When Rita Price ‘19 needed to take a few evening courses to complete requirements for her Carlow University bachelor’s degree, she found herself with a dilemma. The two-bus commute from her Carnegie apartment to the Oakland campus was geographically challenging by day, and extremely demanding on late dark winter nights.
Enter Patricia Jameson, PhD, associate professor in the Department of Psychology and Counseling, and Price’s senior thesis advisor, who volunteered to drive Price the first leg of her trip home so she could get there at a reasonable hour after every night class.
“The rides gave us time to connect more,” Jameson said. “I watched her apply her new knowledge to her own life story, which she speaks about as being very healing for her.”
Jameson was among many helpful staff and faculty — extoling the Carlow values of mercy, service and hospitality — helping Price on her journey to graduation. But the night bus wasn’t the only thing Rita price had to endure during her Carlow career.
An adult student, Price had experienced significant personal hurdles, overcoming domestic violence and homelessness, street crime, health problems and learning challenges, persevering through it while keeping a positive outlook.
“I went from trauma to triumph,” Price said. “That’s the way I look at my life.”
She graduated in December with a general studies degree with an emphasis on psychology, crisis and trauma, and is seeking to become a counselor for others dealing with similar life situations. “I can show people you can endure, press through and you can get results,” said Price, 60. “It takes a lot of trial and error.”
Originally from Beaver County, Price said she was a high school honors student, played piano and clarinet, and participated in choir and theater, all while caring for her younger siblings as her mother suffered domestic abuse.

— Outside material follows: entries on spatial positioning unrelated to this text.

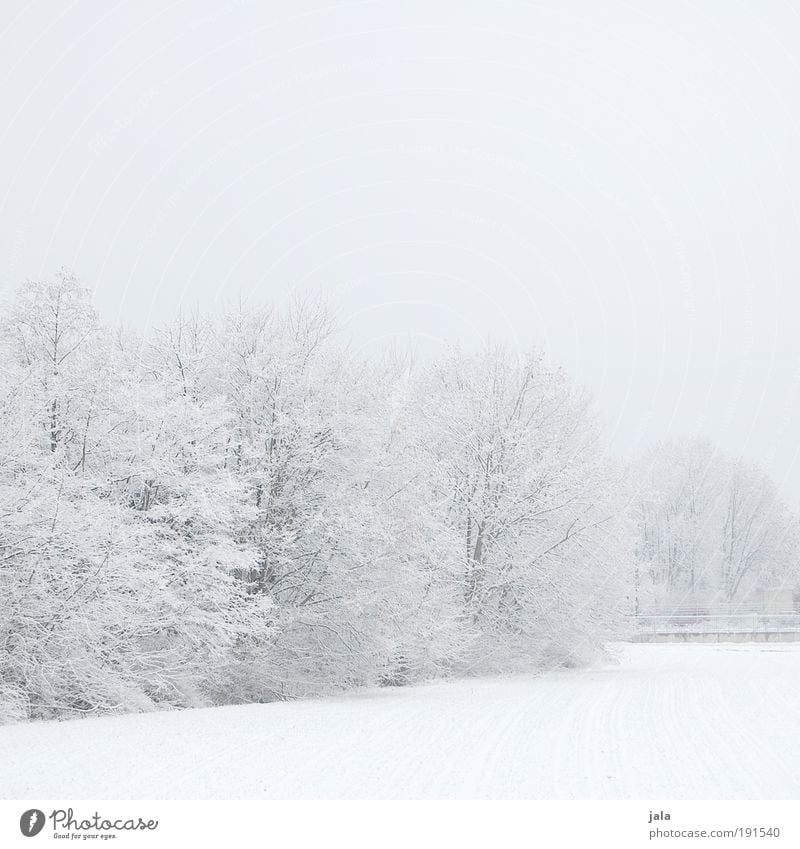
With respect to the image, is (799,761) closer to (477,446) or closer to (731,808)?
(731,808)

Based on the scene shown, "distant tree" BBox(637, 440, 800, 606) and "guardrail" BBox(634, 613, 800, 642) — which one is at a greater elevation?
"distant tree" BBox(637, 440, 800, 606)

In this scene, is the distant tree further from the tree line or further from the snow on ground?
the snow on ground

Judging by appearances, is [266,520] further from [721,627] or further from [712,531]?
[712,531]

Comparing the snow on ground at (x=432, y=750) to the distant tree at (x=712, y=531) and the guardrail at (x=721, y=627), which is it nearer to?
the guardrail at (x=721, y=627)

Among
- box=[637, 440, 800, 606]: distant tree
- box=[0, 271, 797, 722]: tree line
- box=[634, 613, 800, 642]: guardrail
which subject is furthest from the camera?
box=[637, 440, 800, 606]: distant tree

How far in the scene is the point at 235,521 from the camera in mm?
24234

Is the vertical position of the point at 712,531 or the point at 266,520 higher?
the point at 266,520

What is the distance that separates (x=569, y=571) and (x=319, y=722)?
683 inches

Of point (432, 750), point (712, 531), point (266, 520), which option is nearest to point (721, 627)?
point (712, 531)

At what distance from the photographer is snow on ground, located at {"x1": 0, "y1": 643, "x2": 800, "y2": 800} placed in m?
10.5

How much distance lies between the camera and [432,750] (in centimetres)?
1320

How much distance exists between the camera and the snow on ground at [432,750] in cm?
1049

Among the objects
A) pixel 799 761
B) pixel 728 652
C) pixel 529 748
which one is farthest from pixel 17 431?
pixel 728 652

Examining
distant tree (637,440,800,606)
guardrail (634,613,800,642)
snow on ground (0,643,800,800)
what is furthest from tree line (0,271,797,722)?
distant tree (637,440,800,606)
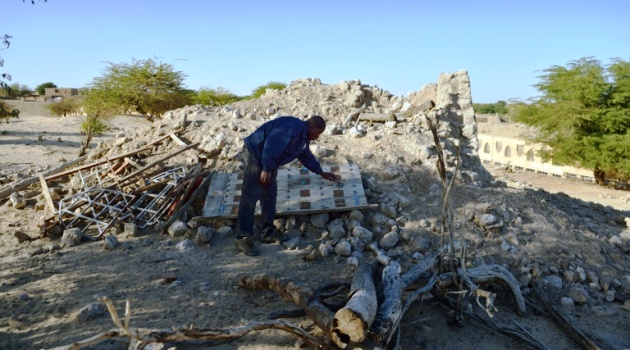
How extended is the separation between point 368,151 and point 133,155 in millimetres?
3537

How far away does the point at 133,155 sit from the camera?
7035 millimetres

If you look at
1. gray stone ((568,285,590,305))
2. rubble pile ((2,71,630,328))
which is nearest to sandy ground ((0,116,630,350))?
gray stone ((568,285,590,305))

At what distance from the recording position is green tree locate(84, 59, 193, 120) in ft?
49.5

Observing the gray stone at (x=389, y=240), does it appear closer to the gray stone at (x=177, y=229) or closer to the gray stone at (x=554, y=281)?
the gray stone at (x=554, y=281)

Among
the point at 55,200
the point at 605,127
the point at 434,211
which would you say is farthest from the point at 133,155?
the point at 605,127

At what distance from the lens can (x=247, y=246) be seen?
4.82m

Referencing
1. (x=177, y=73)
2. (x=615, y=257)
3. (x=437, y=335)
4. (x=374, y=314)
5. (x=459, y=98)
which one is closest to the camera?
(x=374, y=314)

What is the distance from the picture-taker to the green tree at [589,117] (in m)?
17.2

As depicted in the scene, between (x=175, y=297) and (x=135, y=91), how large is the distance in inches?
497

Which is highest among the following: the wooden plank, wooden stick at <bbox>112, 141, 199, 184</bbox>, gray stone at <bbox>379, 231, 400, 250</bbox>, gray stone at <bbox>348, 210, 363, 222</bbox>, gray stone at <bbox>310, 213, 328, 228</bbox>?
wooden stick at <bbox>112, 141, 199, 184</bbox>

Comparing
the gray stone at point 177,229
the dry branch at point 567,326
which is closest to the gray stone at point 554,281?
the dry branch at point 567,326

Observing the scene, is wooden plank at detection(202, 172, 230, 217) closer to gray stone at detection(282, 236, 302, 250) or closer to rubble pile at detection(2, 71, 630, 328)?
rubble pile at detection(2, 71, 630, 328)

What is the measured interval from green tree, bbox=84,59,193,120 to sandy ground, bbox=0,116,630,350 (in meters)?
10.3

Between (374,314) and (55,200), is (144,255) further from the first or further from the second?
(374,314)
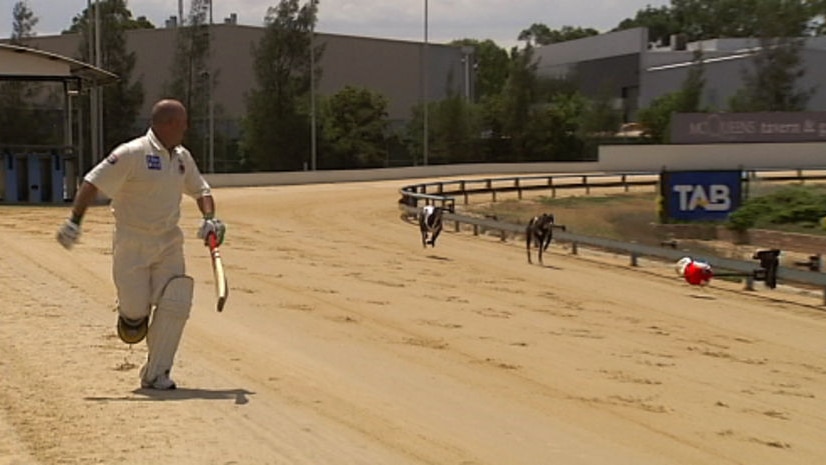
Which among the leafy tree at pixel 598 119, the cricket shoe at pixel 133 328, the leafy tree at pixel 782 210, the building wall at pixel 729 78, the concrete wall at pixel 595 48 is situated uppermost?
the concrete wall at pixel 595 48

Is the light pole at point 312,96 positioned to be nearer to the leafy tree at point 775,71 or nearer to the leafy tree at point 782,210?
the leafy tree at point 775,71

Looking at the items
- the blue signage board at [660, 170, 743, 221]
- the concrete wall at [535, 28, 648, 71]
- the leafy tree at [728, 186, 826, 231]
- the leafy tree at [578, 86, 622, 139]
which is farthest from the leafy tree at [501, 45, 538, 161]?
the blue signage board at [660, 170, 743, 221]

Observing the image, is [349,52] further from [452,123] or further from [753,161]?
[753,161]

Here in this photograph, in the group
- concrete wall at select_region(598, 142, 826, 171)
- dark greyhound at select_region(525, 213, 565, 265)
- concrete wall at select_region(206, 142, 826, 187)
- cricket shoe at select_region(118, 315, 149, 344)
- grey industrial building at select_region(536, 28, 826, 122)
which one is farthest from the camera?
grey industrial building at select_region(536, 28, 826, 122)

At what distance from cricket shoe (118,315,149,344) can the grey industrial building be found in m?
71.3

After high school, she took community college courses in nursing, respiratory therapy and criminal justice, and spent years in low-wage childcare, retail and cleaning jobs, also finding herself a victim of domestic violence. Once her two daughters were grown, she sought a new path for her life.
“I raised them to adults and then decided to return to school, get a job and be an asset to society,” Price said. “I wanted to help other moms and dads have healing and show they can overcome their adversities.”
Price began attending a large four-year college, but after three on-campus muggings, she began seeking a new school. Simultaneously, she became homeless and was living at a downtown women’s shelter. A few blocks away, she eventually met Dr. Jennifer Roth, PhD, a Carlow associate professor in the Department of Psychology and Counseling, outside First Lutheran Church.
Roth, a First Lutheran parishioner, said she and others began mentoring Price through the church’s poverty alleviation initiative. They found Price a place to live and suggested educational alternatives.
“One of the complaints she had (about her other school was) she felt anonymous and lost,” Roth said. “I said it sounds like you need a place that’s more personal and close-knit. I named three in the region like that, but after she came to a Carlow open house, she was sold.”
Price transferred to Carlow in 2017, and faculty and staff have championed her cause by living Carlow’s vision to provide transformational learning experiences supporting students in realizing their full potential.
Price took advantage of Carlow’s Center for Academic Achievement, which helps students succeed through tutoring and educational workshops. The financial aid office searched all corners to fund Price’s tuition, Roth said.
Price said she sees herself as a textbook example of how to prevail over life’s early hardships.
“Nobody turns their back on you,” Price said. “Nobody coddled me.”
Her professors agreed.
“The expectations for her were the same as any other student and she more-than excelled,” Jameson said. Now that she’s graduated and seeking employment, she says she’s looking forward to encouraging solutions for others.
Although Price has lived in poverty much of her life, affluence is not her goal.
“It’s not about making all kind of money. It’s what can you do good in society,” she said.
She cites not only Carlow staff and faculty for facilitating her future, but also to the lessons of her own mother, who is 76 and continues to work at a nursing home cleaning crew, and of her circuitous educational route itself, which contained life lessons.
“God has a way of putting you right where you need to be to do his work in the world,” Price said. “Be bold and look for the light. That will lead you to your next assignment.”